Items from a data source:
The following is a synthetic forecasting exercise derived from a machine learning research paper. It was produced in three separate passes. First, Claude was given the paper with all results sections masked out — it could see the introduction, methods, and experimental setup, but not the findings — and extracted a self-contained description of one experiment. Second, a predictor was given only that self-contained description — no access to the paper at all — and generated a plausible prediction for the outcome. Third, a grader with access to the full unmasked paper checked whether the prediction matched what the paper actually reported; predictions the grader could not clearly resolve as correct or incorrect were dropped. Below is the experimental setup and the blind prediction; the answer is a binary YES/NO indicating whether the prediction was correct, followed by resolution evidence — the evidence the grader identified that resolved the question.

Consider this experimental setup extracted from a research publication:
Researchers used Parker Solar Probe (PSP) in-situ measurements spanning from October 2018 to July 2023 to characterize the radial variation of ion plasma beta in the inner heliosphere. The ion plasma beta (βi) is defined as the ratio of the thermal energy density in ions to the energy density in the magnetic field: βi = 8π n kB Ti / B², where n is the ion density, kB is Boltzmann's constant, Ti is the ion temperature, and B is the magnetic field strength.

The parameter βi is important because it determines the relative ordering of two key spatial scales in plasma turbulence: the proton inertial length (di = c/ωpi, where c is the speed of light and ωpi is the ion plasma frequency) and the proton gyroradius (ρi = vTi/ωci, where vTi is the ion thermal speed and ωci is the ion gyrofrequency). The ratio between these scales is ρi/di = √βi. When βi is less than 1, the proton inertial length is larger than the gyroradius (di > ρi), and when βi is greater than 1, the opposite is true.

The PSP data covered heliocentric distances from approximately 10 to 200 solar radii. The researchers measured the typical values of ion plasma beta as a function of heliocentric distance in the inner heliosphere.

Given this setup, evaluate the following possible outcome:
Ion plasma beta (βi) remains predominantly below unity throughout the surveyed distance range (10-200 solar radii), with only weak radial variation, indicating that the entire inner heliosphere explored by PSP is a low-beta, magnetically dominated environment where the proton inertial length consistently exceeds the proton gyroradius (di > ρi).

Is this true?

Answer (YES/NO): NO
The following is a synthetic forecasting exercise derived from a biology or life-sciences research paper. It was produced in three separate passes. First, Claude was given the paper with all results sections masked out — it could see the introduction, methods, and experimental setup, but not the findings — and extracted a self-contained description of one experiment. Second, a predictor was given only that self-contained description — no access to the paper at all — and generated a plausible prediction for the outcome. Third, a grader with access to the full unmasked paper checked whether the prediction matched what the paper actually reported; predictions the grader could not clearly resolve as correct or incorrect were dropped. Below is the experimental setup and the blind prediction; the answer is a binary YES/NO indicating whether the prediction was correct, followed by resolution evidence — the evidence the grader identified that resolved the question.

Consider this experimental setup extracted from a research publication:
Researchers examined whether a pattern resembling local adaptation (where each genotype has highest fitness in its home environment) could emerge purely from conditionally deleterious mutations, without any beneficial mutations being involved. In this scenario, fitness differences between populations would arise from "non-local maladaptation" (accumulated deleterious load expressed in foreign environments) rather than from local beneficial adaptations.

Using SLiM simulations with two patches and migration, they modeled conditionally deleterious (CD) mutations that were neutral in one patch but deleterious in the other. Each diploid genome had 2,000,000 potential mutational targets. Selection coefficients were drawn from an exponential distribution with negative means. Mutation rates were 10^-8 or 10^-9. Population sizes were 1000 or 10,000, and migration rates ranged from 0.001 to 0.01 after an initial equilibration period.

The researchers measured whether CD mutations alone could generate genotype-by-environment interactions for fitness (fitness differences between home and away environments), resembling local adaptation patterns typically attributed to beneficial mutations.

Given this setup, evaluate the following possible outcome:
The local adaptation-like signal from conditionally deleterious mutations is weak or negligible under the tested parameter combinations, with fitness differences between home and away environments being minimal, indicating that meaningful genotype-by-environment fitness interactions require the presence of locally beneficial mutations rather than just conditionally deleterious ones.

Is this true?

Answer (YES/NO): NO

THE PROBLEM: Each record above should be repeated exactly.

TASK OUTPUT:
The following is a synthetic forecasting exercise derived from a machine learning research paper. It was produced in three separate passes. First, Claude was given the paper with all results sections masked out — it could see the introduction, methods, and experimental setup, but not the findings — and extracted a self-contained description of one experiment. Second, a predictor was given only that self-contained description — no access to the paper at all — and generated a plausible prediction for the outcome. Third, a grader with access to the full unmasked paper checked whether the prediction matched what the paper actually reported; predictions the grader could not clearly resolve as correct or incorrect were dropped. Below is the experimental setup and the blind prediction; the answer is a binary YES/NO indicating whether the prediction was correct, followed by resolution evidence — the evidence the grader identified that resolved the question.

Consider this experimental setup extracted from a research publication:
Researchers used Parker Solar Probe (PSP) in-situ measurements spanning from October 2018 to July 2023 to characterize the radial variation of ion plasma beta in the inner heliosphere. The ion plasma beta (βi) is defined as the ratio of the thermal energy density in ions to the energy density in the magnetic field: βi = 8π n kB Ti / B², where n is the ion density, kB is Boltzmann's constant, Ti is the ion temperature, and B is the magnetic field strength.

The parameter βi is important because it determines the relative ordering of two key spatial scales in plasma turbulence: the proton inertial length (di = c/ωpi, where c is the speed of light and ωpi is the ion plasma frequency) and the proton gyroradius (ρi = vTi/ωci, where vTi is the ion thermal speed and ωci is the ion gyrofrequency). The ratio between these scales is ρi/di = √βi. When βi is less than 1, the proton inertial length is larger than the gyroradius (di > ρi), and when βi is greater than 1, the opposite is true.

The PSP data covered heliocentric distances from approximately 10 to 200 solar radii. The researchers measured the typical values of ion plasma beta as a function of heliocentric distance in the inner heliosphere.

Given this setup, evaluate the following possible outcome:
Ion plasma beta (βi) remains predominantly below unity throughout the surveyed distance range (10-200 solar radii), with only weak radial variation, indicating that the entire inner heliosphere explored by PSP is a low-beta, magnetically dominated environment where the proton inertial length consistently exceeds the proton gyroradius (di > ρi).

Is this true?

Answer (YES/NO): NO
The following is a synthetic forecasting exercise derived from a biology or life-sciences research paper. It was produced in three separate passes. First, Claude was given the paper with all results sections masked out — it could see the introduction, methods, and experimental setup, but not the findings — and extracted a self-contained description of one experiment. Second, a predictor was given only that self-contained description — no access to the paper at all — and generated a plausible prediction for the outcome. Third, a grader with access to the full unmasked paper checked whether the prediction matched what the paper actually reported; predictions the grader could not clearly resolve as correct or incorrect were dropped. Below is the experimental setup and the blind prediction; the answer is a binary YES/NO indicating whether the prediction was correct, followed by resolution evidence — the evidence the grader identified that resolved the question.

Consider this experimental setup extracted from a research publication:
Researchers examined whether a pattern resembling local adaptation (where each genotype has highest fitness in its home environment) could emerge purely from conditionally deleterious mutations, without any beneficial mutations being involved. In this scenario, fitness differences between populations would arise from "non-local maladaptation" (accumulated deleterious load expressed in foreign environments) rather than from local beneficial adaptations.

Using SLiM simulations with two patches and migration, they modeled conditionally deleterious (CD) mutations that were neutral in one patch but deleterious in the other. Each diploid genome had 2,000,000 potential mutational targets. Selection coefficients were drawn from an exponential distribution with negative means. Mutation rates were 10^-8 or 10^-9. Population sizes were 1000 or 10,000, and migration rates ranged from 0.001 to 0.01 after an initial equilibration period.

The researchers measured whether CD mutations alone could generate genotype-by-environment interactions for fitness (fitness differences between home and away environments), resembling local adaptation patterns typically attributed to beneficial mutations.

Given this setup, evaluate the following possible outcome:
The local adaptation-like signal from conditionally deleterious mutations is weak or negligible under the tested parameter combinations, with fitness differences between home and away environments being minimal, indicating that meaningful genotype-by-environment fitness interactions require the presence of locally beneficial mutations rather than just conditionally deleterious ones.

Is this true?

Answer (YES/NO): NO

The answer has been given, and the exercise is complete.